> **Task directions**: Check each line of the entries below for the word "United", and copy out the ones that have it.
+++
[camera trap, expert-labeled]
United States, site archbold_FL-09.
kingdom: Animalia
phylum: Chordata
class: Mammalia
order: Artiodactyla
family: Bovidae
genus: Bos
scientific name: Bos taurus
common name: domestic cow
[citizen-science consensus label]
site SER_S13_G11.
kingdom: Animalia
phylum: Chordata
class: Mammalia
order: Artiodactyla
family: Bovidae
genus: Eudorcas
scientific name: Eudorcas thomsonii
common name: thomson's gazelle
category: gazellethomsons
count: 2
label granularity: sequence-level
+++
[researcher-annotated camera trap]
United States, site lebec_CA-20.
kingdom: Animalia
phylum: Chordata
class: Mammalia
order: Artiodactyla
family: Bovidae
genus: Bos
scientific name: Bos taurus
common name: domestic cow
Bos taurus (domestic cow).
+++
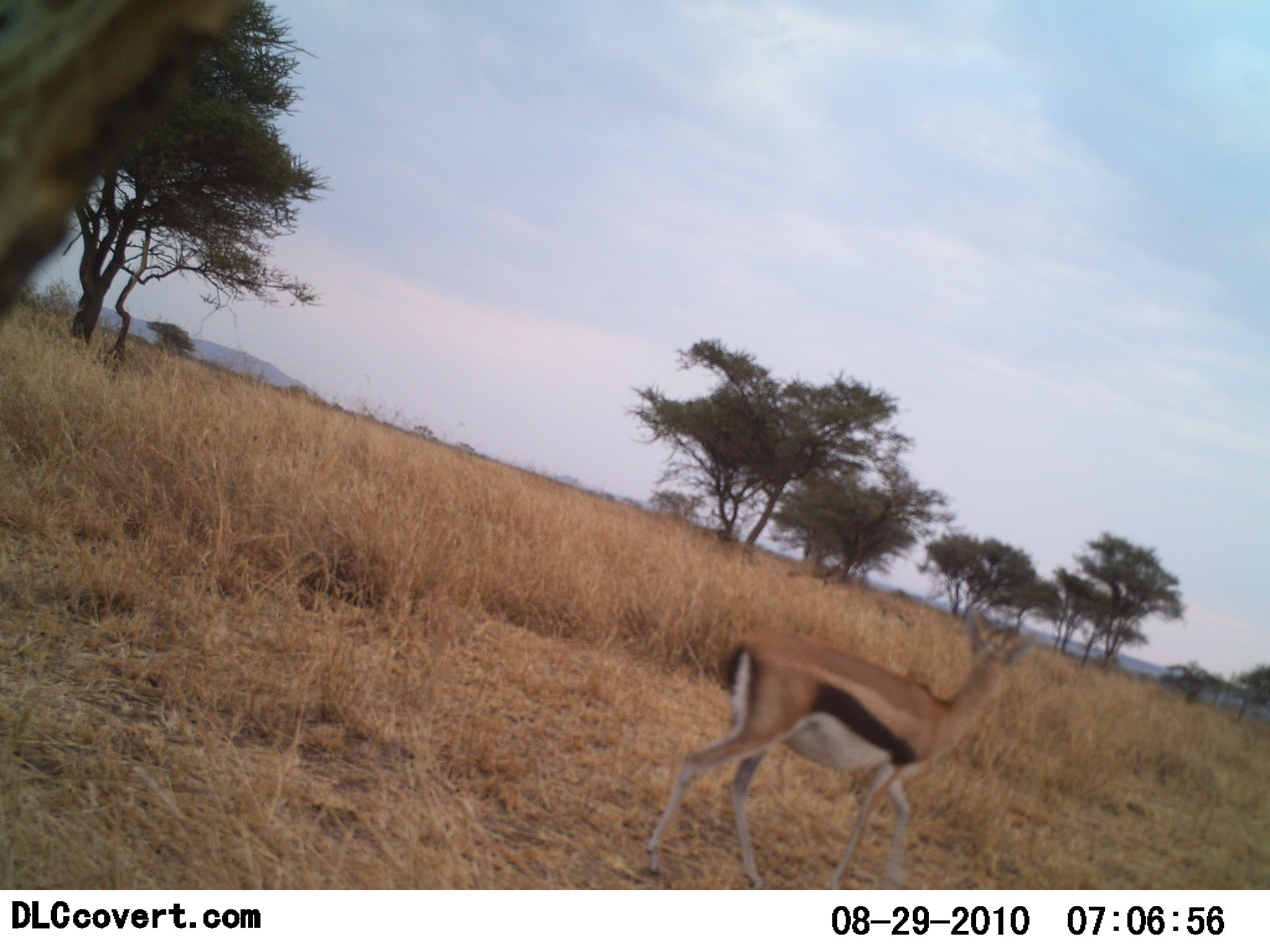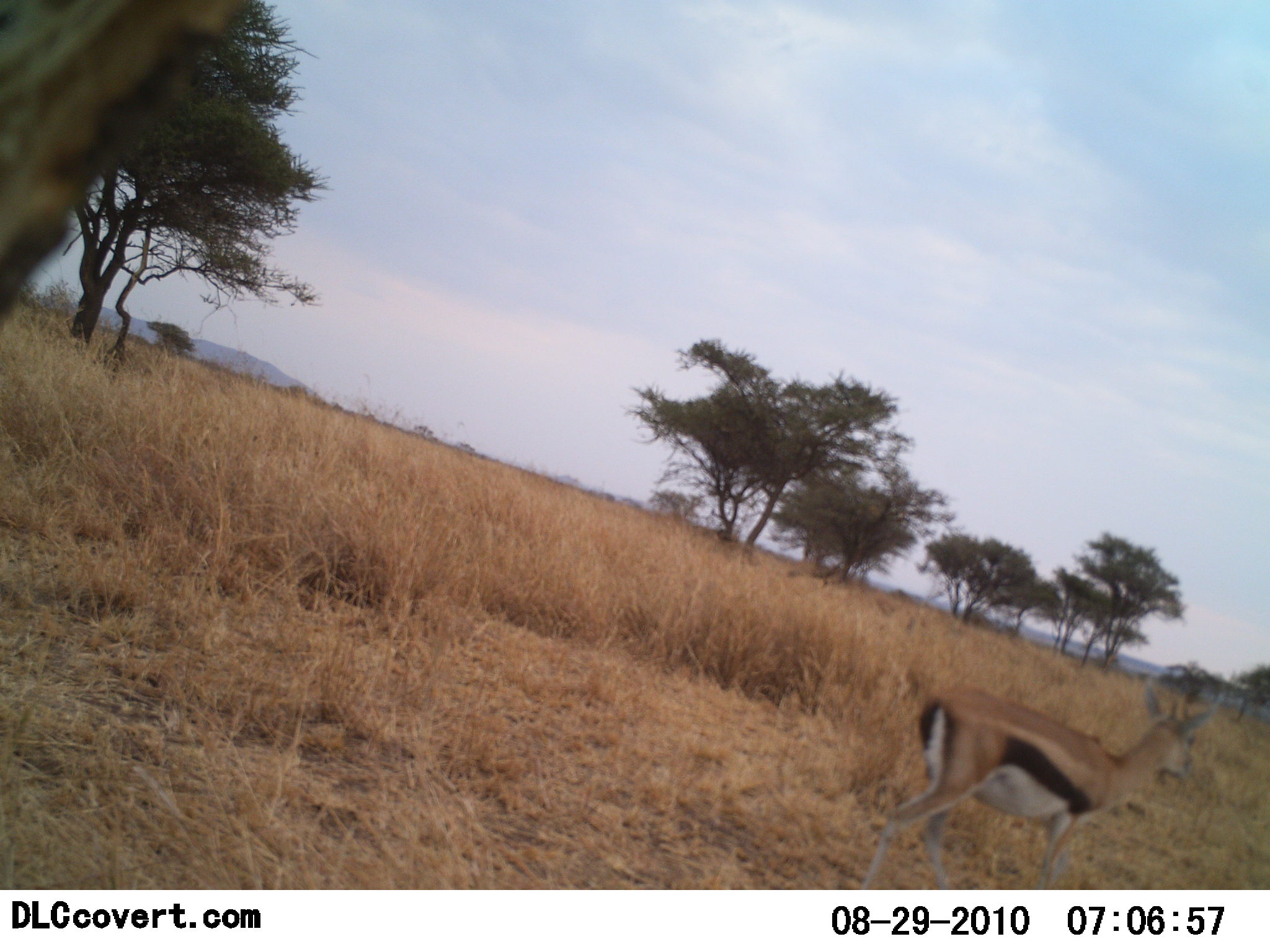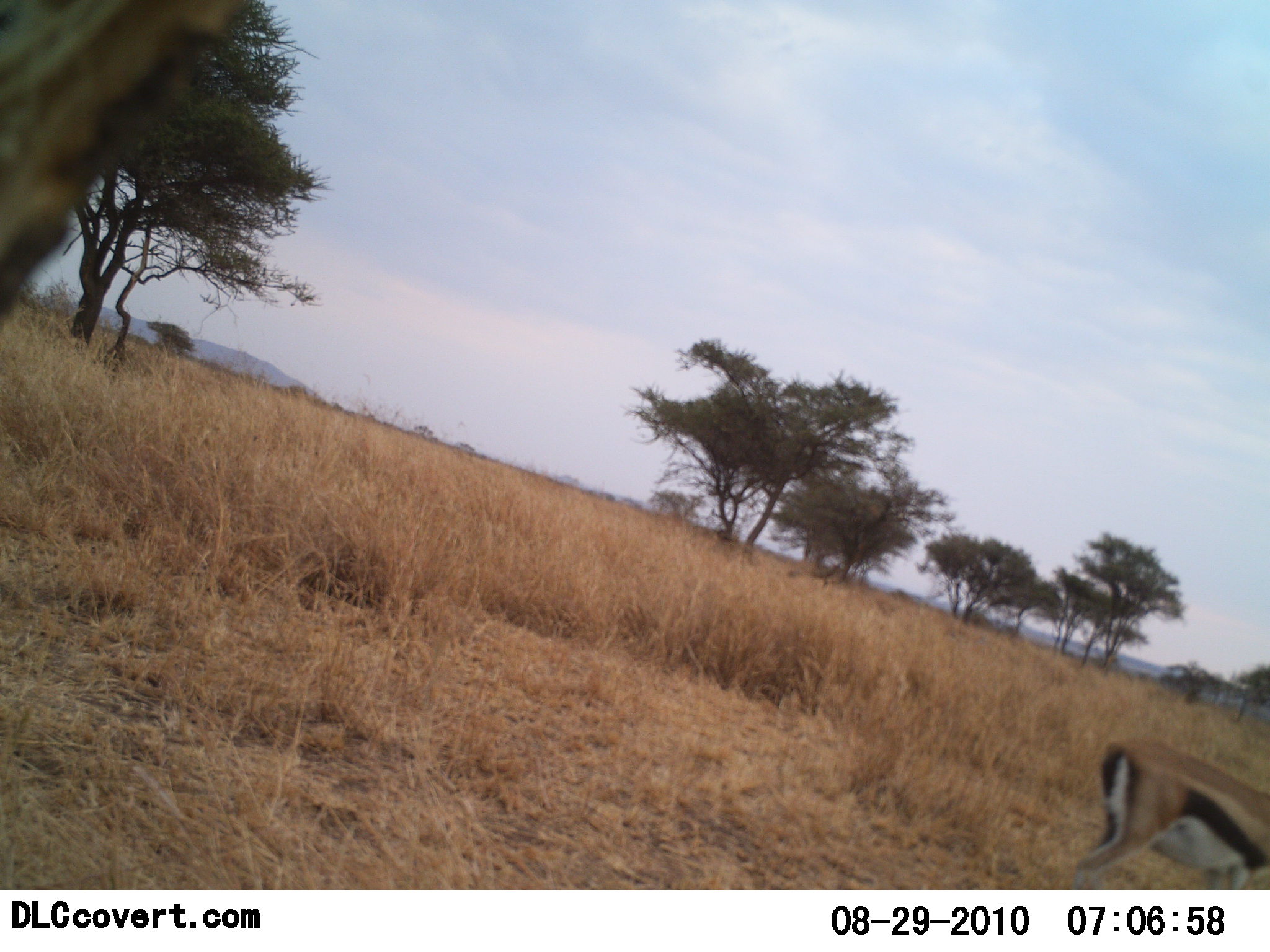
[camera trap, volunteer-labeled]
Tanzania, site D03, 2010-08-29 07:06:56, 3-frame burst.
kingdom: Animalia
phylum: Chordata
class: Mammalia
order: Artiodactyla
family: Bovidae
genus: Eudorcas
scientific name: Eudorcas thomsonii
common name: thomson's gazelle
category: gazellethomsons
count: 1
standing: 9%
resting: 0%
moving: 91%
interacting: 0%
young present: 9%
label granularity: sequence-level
+++
> **Reply to the task**:
United States, site archbold_FL-09.
United States, site lebec_CA-20.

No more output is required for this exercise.